Why it matters. South Korea is a top-10 economy and a key supplier of cars, ships, chips and batteries, so a currency at crisis-era lows ripples into global supply chains and prices.
Background. The won is South Korea's currency; the Bank of Korea is its central bank. The country imports almost all of its energy and raw materials, making it acutely sensitive to oil shocks and a strong dollar, even though giant exporters like Hyundai, Kia and Samsung earn heavily in dollars. 'Verbal intervention' means officials talk down volatility before spending reserves.
What to watch next. Watch whether Seoul moves from words to direct market intervention and how the Fed's rate path and the Middle East conflict evolve in coming weeks.
A 17-year low for the won
South Korea’s currency, the won, plunged to an intraday low of 1,561.5 per U.S. dollar in overnight trading early on June 6, its weakest level since the global financial crisis and prompting the government to convene an emergency review meeting on June 7 to stabilize the market. The slide was driven by surging oil prices tied to the U.S.–Iran conflict, heavy foreign selling in Korean stocks, and growing expectations that the U.S. Federal Reserve could raise interest rates this year.
The 1,561.5 mark — reached in the Seoul market’s after-hours session that ran until roughly 2 a.m. — was the highest since March 6, 2009, when the won touched 1,597 at the depth of the financial crisis. That is a gap of 17 years and three months. During regular daytime trading on June 5, the won had closed at 1,539.1. It has now finished above 1,500 for 14 straight trading days, dating back to May 15.
For ordinary travelers, the strain was even more visible. At airport currency booths, the cost of buying dollars in cash pushed past 1,600 won; Hana Bank, one of Korea’s major commercial banks, quoted 1,624 won at its airport branch.
What is pushing the won down
Analysts cited a cluster of pressures. War in the Middle East has exposed the vulnerability of South Korea, a major economy that imports nearly all of its energy. At the same time, foreign investors who had ridden a rapid rally in Korean stocks have been cashing out, selling won-denominated assets. Stronger-than-expected U.S. jobs data released on June 5 added fuel by reinforcing bets on a Fed rate hike, which strengthens the dollar.
At the emergency meeting, chaired by Deputy Prime Minister and Finance Minister Koo Yun-cheol, the government and the Bank of Korea — the country’s central bank — agreed they would no longer tolerate excessive volatility or one-sided moves in the won.
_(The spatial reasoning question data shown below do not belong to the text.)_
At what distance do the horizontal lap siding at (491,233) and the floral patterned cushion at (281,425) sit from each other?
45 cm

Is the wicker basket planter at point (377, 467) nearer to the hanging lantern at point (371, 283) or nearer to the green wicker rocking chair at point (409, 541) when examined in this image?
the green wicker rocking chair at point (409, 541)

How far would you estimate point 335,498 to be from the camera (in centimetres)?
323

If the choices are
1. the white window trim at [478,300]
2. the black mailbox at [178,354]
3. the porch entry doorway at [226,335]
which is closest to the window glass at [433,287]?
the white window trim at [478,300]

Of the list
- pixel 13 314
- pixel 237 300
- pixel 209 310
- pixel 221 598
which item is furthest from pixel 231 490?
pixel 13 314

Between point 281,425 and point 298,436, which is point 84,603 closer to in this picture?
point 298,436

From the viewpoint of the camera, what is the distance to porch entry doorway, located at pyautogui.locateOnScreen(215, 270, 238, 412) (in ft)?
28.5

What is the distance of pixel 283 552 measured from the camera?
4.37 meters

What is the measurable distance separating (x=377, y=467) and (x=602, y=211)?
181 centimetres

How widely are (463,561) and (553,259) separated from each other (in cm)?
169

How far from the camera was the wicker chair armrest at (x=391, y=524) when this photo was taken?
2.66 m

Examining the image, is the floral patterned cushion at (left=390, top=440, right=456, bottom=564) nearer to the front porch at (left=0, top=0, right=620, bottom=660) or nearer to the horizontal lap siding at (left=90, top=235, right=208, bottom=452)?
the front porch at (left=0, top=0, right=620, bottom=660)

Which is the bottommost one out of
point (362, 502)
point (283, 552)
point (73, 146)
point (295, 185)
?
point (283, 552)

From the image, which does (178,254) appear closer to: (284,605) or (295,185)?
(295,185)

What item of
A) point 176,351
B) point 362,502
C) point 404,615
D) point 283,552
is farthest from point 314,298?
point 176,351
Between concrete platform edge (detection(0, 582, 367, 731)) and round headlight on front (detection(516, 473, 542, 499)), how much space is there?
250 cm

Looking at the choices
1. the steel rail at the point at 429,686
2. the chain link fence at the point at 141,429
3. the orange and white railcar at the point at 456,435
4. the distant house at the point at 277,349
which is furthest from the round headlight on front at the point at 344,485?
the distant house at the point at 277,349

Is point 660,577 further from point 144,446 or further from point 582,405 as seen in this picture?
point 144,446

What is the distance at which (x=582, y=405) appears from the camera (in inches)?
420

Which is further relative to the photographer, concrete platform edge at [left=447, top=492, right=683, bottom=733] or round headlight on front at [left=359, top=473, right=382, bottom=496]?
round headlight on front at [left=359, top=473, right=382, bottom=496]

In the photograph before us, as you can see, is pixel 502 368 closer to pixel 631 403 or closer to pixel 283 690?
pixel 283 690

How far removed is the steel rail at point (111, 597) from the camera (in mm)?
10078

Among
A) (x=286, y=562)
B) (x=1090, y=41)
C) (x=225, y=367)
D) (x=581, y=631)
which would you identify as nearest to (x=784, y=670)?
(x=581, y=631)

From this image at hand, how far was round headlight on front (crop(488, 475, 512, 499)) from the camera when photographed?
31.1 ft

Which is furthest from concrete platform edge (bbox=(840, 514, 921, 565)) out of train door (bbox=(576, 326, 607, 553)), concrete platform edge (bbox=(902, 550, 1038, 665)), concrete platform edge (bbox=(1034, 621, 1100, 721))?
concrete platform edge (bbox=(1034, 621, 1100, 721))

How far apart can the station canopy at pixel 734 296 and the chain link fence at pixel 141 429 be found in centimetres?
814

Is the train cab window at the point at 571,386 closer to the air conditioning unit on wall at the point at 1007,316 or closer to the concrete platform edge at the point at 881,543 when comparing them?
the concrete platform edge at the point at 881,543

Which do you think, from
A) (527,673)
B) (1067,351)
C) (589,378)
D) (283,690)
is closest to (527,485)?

Officials also pointed to offshore non-deliverable forward (NDF) derivative trades as a destabilizing force and said they would begin analysis aimed at making those transactions more transparent.
Despite repeated verbal intervention, market watchers were skeptical of a quick reversal. Jeong Yong-taek of IBK Investment & Securities noted that Korean firms that have pledged large investments in the United States have little reason to convert dollars back into won, a structural drag even if the Middle East war ends. Park Hyung-jung, an economist at Woori Bank, warned that intervention is unlikely to change the won’s downward direction and urged the government to prepare fiscal measures as the weak currency feeds inflation, higher rates, and falling real wages.
An uneven hit across industry
While the Kyunghyang Shinmun newspaper emphasized the exchange-rate milestone and Seoul’s policy response, the Hankyoreh focused on how unevenly a weak won lands across Korean industry. Exporters such as carmakers and shipbuilders see dollar revenues translate into bigger won figures: Hyundai and Kia booked roughly 138 trillion won from their main U.S. units last year, about 46 percent of combined sales. Shipbuilders like HD Korea Shipbuilding & Offshore Engineering also benefit, though hedging caps the gains — the company said currency lifted profit by only about 10 billion won last quarter.
The downsides are broad. Kia said the weak won inflated foreign-currency warranty provisions, denting first-quarter operating profit. Auto-parts makers face dollar-priced costs for U.S. factories amid an electric-vehicle slowdown. Refiners and petrochemical firms buy crude and naphtha in dollars, so the weak won raises costs directly. Domestic-focused food companies such as Ottogi and Lotte Wellfood face pricier wheat, sugar, cocoa, and coffee beans, while export-heavy Samyang Foods fares better. Low-cost airlines, which pay for fuel, leases, and overseas maintenance in dollars, are squeezed by high oil and high exchange rates at once.
Hong Ji-sang of the Korea International Trade Association summed up the risk: in an import-reliant manufacturing economy, a prolonged weak won becomes a problem for industry as a whole, and persistent uncertainty over the Middle East and Fed policy makes a near-term rebound unlikely.